▶ [Given data]:
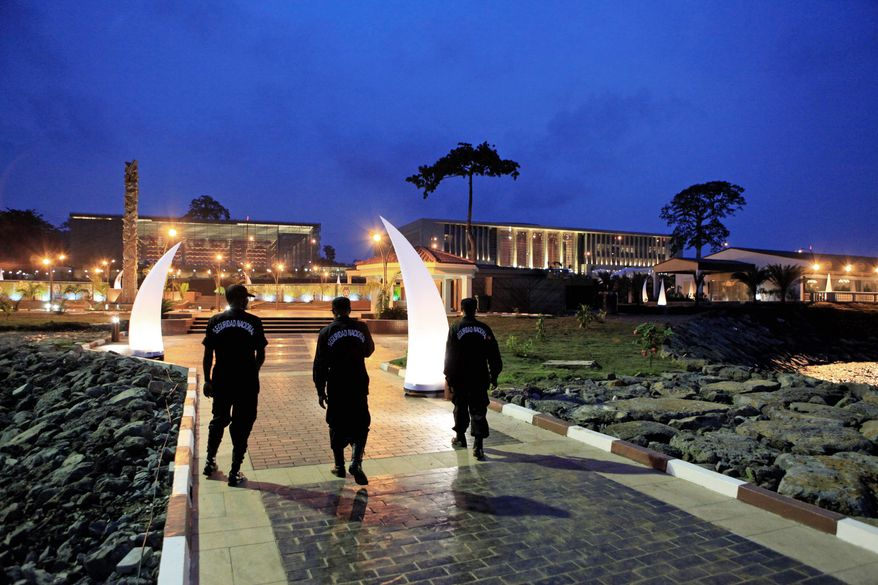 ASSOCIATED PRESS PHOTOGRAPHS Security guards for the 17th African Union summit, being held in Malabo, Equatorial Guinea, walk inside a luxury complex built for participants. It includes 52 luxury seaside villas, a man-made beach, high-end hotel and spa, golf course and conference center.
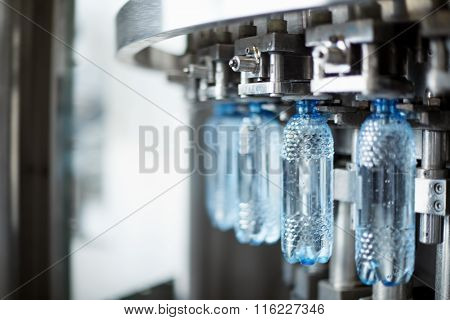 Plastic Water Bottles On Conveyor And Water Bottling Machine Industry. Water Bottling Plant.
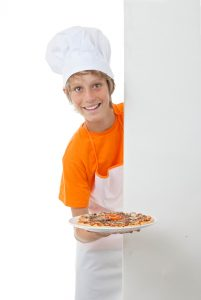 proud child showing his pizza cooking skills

▶ [What you have to do]: Leave every picture out, and transcribe the data above exactly as it reads.

▶ [Answer]:
 ASSOCIATED PRESS PHOTOGRAPHS Security guards for the 17th African Union summit, being held in Malabo, Equatorial Guinea, walk inside a luxury complex built for participants. It includes 52 luxury seaside villas, a man-made beach, high-end hotel and spa, golf course and conference center.
 Plastic Water Bottles On Conveyor And Water Bottling Machine Industry. Water Bottling Plant.
 proud child showing his pizza cooking skills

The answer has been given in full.